2. Work those networks. Another big resolution for 2013, is to work on partnering with other businesses and professionals. Now more than ever, small businesses need to pool their resources in order to be more competitive, more relevant, and more profitable. This goes for businesses based both online and off-line. Even if you are not a natural when it comes to networking, in the new year the success of your business may depend on how well you can reach out to other business owners.
3. Work your customer service. One of the biggest assets a small business can have these days is also one of its most elusive: customer loyalty. I just saw an article at Business Insider about a Zappos customer service representative who spent a mind boggling 9 hours and 37 minutes (!) with a customer on the phone (they weren’t talking business the whole time… but, still…). Now, obviously you can’t afford to go that extreme with your customer service, but you can make a commitment to revamp some of your customer loyalty programs in 2013, and try to improve your overall customer service experience.
4. Work your online reputation. In these heady days of social media, a business’ reputation can literally be made or broken in an instant. The range and speed with which information is exchanged today is unprecedented. Another commitment for 2013, is to improve your online reputation. This includes: staying in touch with what people are saying about you online, ensuring that you business’ profile information is accurate, up-to-date, and complete, and in short, ensuring that your business is being properly represented.
5. Work your cash flow.

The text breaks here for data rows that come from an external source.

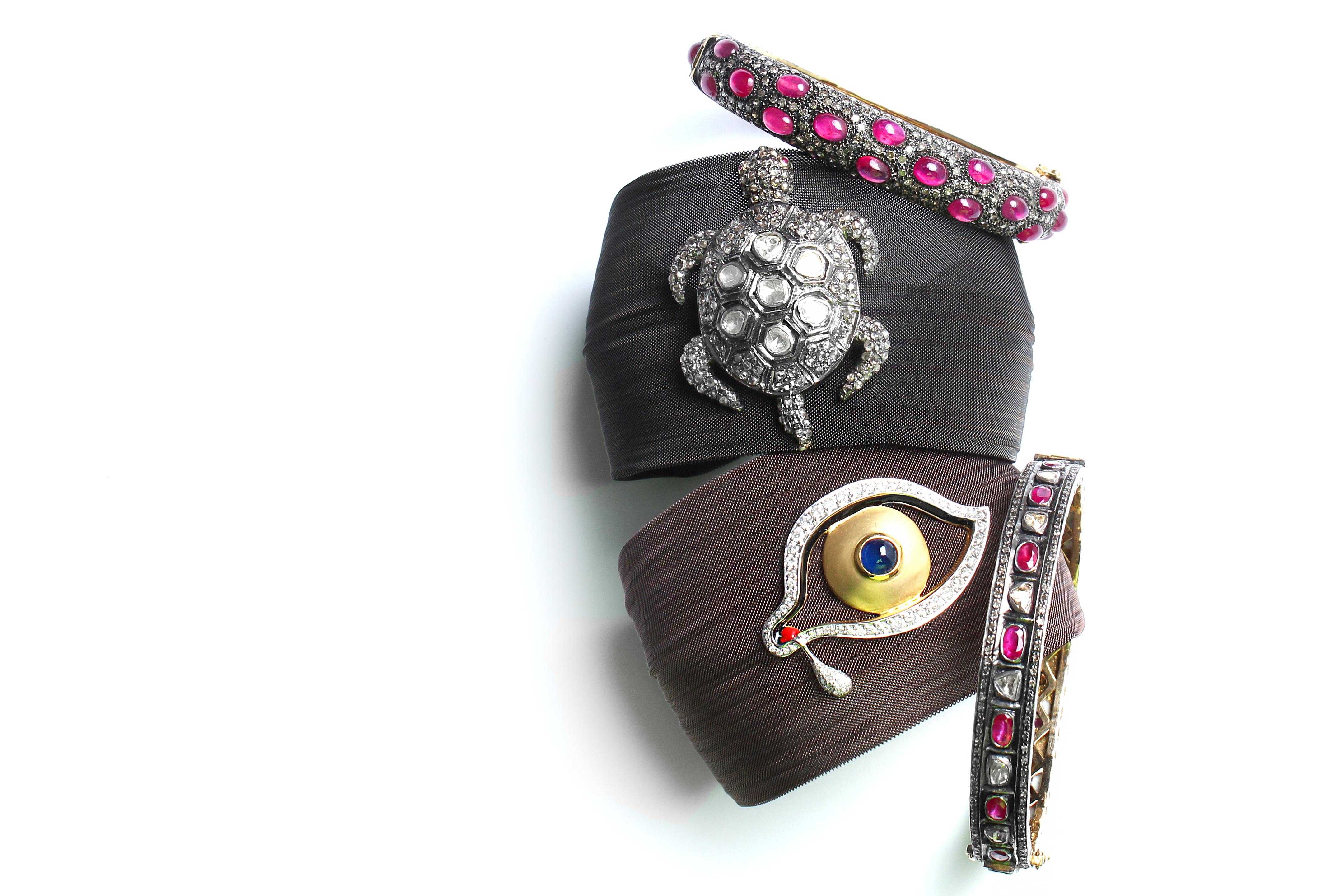 Clarissa Bronfman Bracelet tortue en maille d'argent anthracite, diamants taille rose et rubis en vente 13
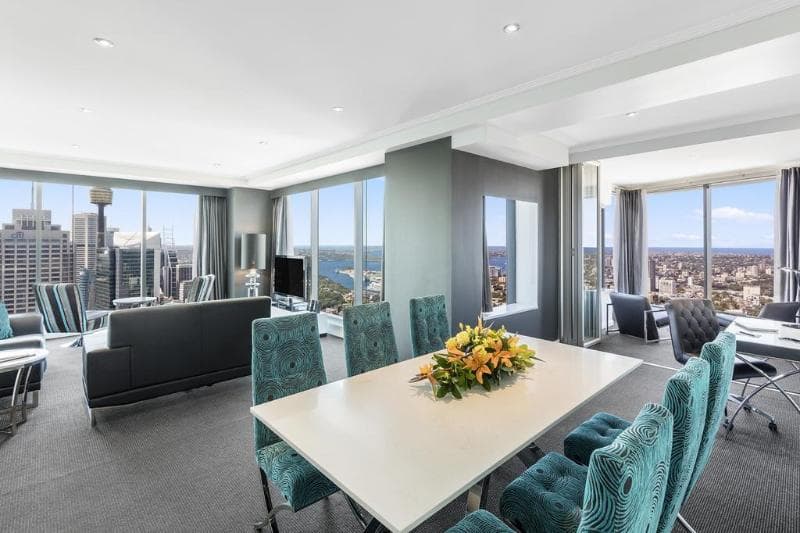 Meriton Suites World Tower, Sydney 3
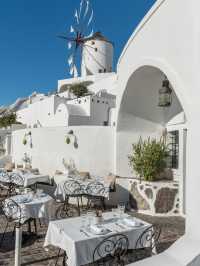 🌅 Santorini Sunset Dreams: Stay at Fanari Villas 🏨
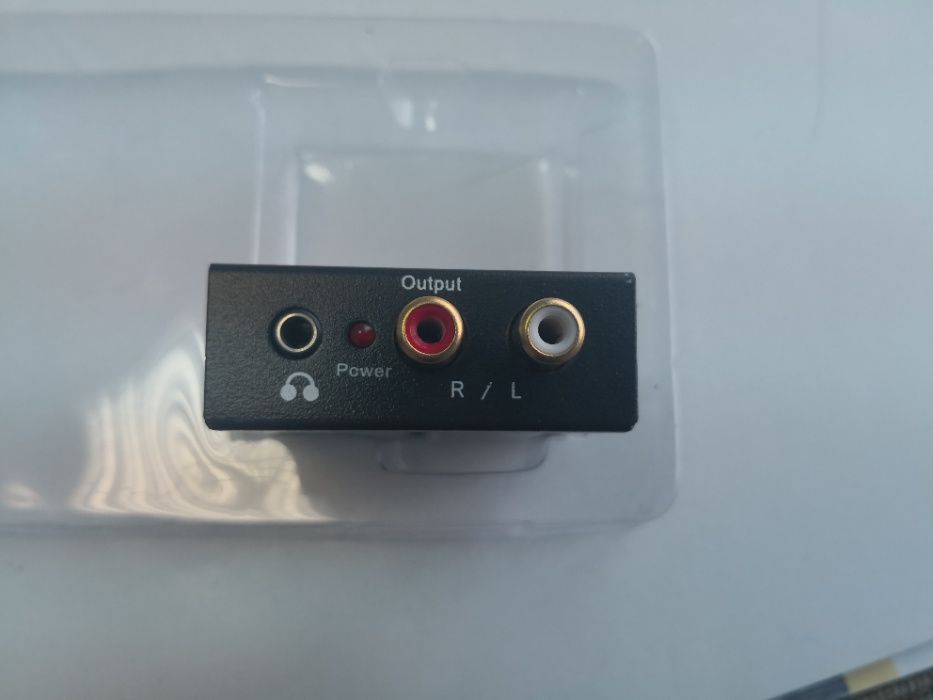Convertor audio optic/digital la analog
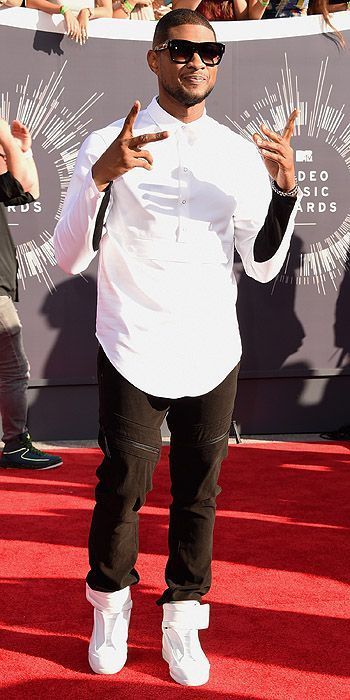 Usher Raymond MTV VMA`s red carpet - 2014 Usher Style, Usher Fashion, Dude Fits, Black Music Artists, Bae Style, Usher Raymond, Inglewood California, Male Celebrity, Urban Contemporary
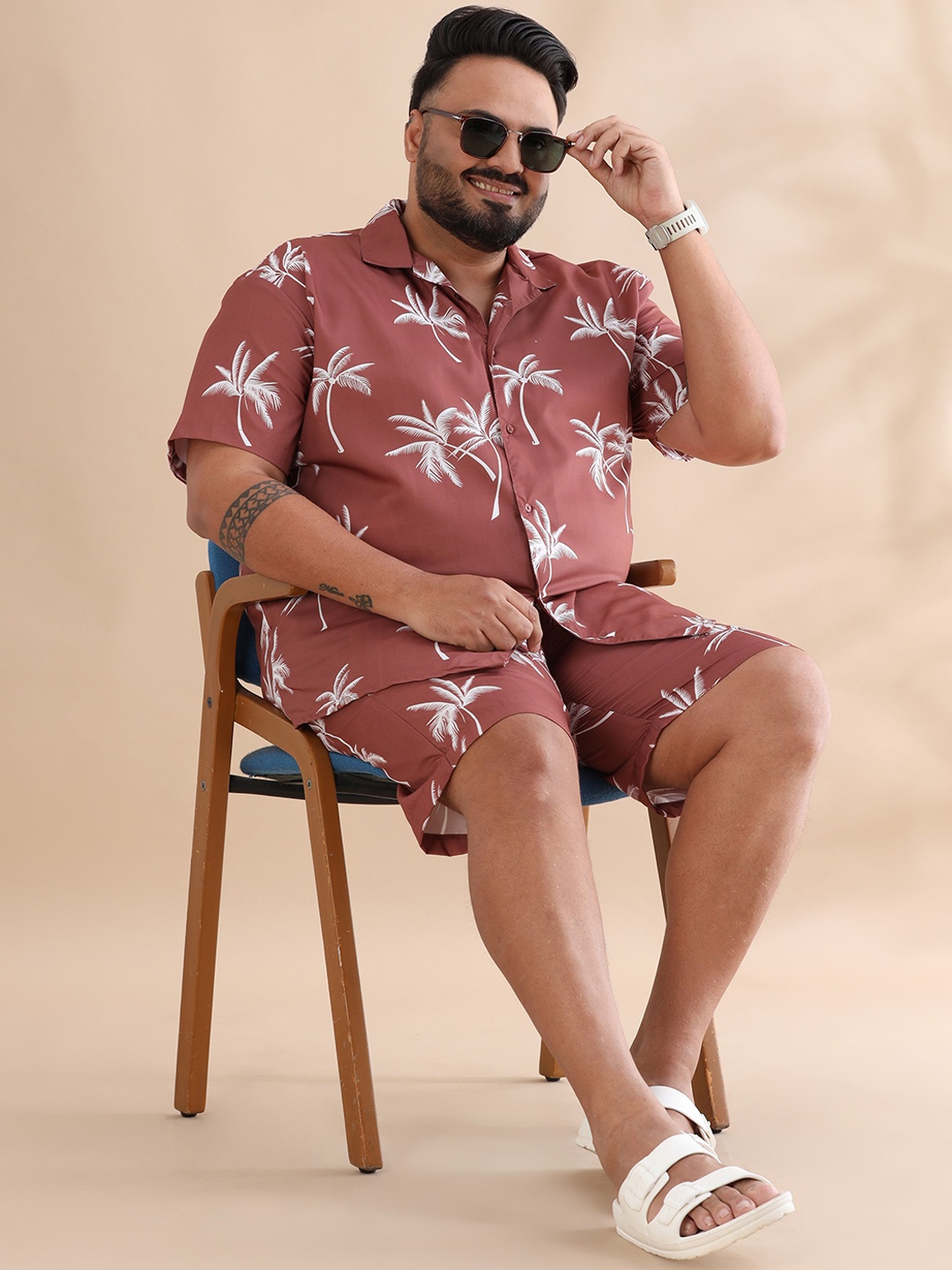 

Bushirt Plus Size Tropical Printed Cuban Collar Short Sleeves Shirt With Shorts, Brown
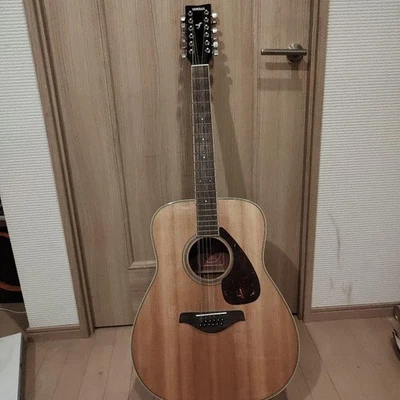 Yamaha Akustikgitarre 12 Saiten mit Koffer - Bild 1 von 3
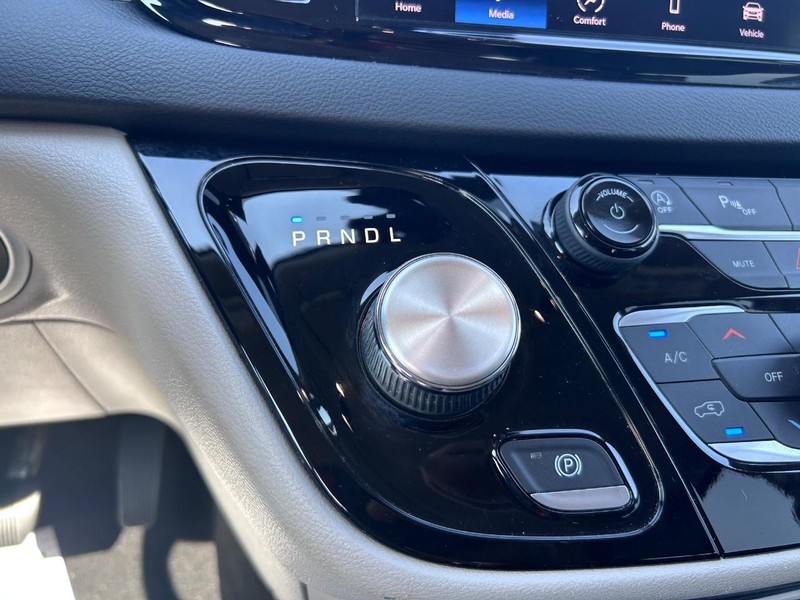 Chrysler Pacifica Vehicle Image 17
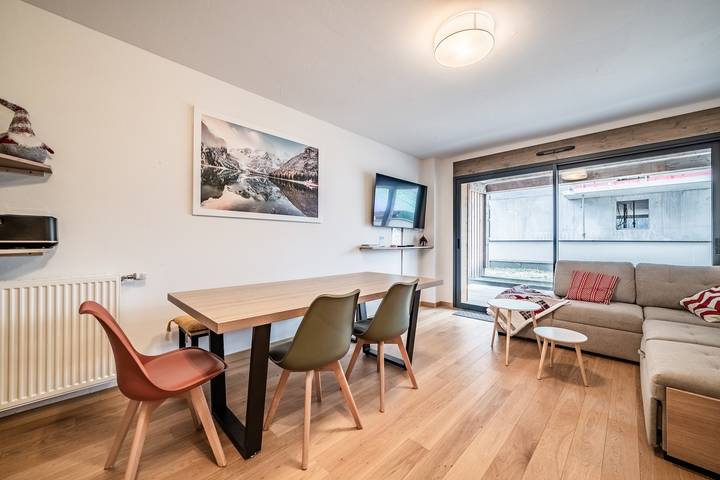 Appartement entier, Appartement au centre  « Les Soldannelles Bâtiment 2 Le B03 » : vue montagne, terrasse privée, Wi-Fi in Chatel, Les Portes du Soleil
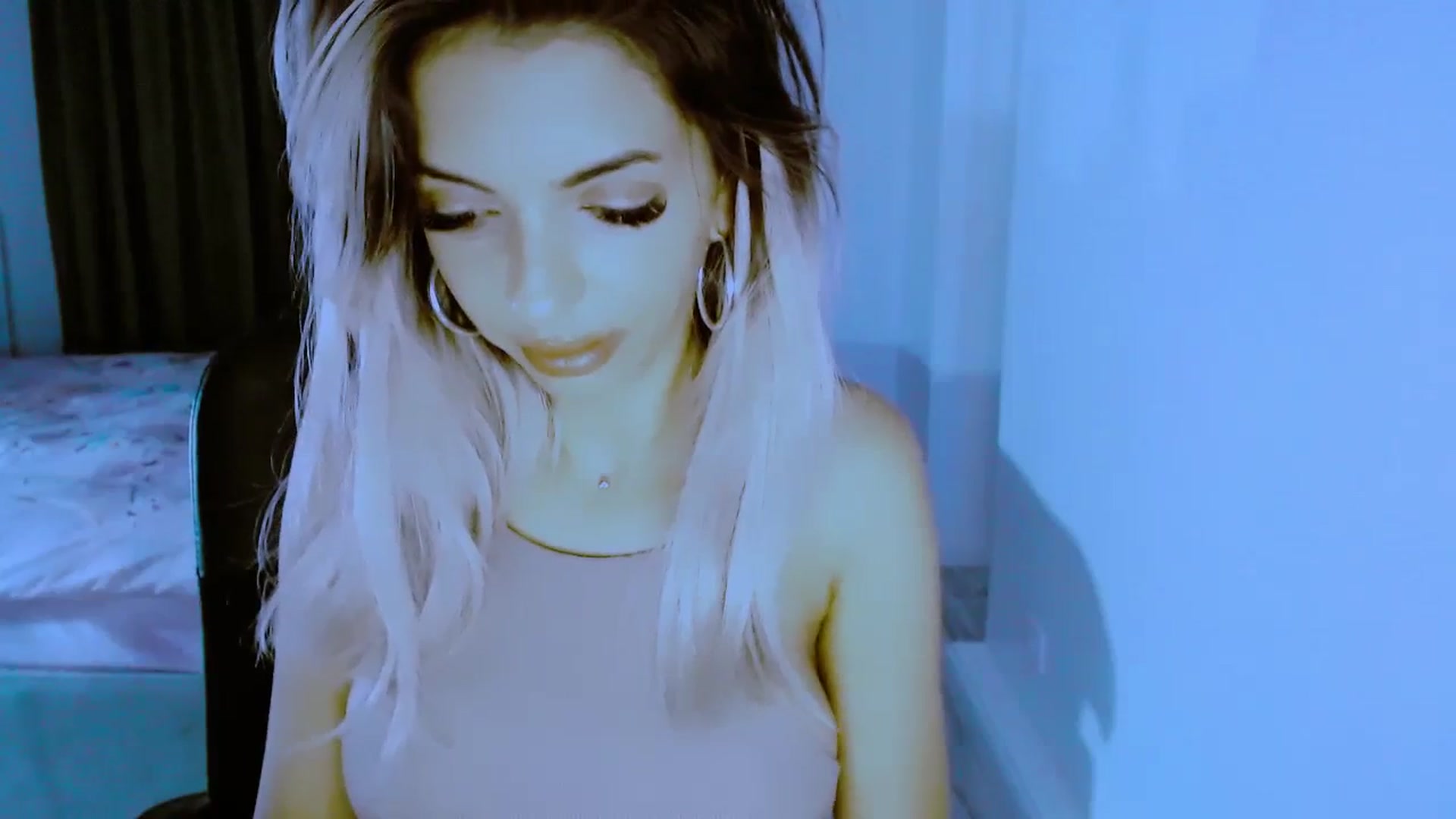 Gallery image thumbnail from Diamondblack5's myfreecams stream on, 08/06/2023, 23:04 image 9 of 20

Last, but certainly not least, is to re-evaluate how you manage your cash flow. If you haven’t yet learned your lesson from the chronic economic difficulty or any of the natural disasters that have happened in 2012, then make a commitment to incorporate strategies, such as creating an emergency fund, and using financing tools, such as a business cash advance or accounts receivables financing, to help you be prepared for emergency expenses and ultimately smooth out the flow of working capital in your business.
In short, as a small business owner, if you make it a point to truly focus on any of the areas mentioned above, then it may be just what you need to get your head out of the sand and paint a brighter picture in 2013.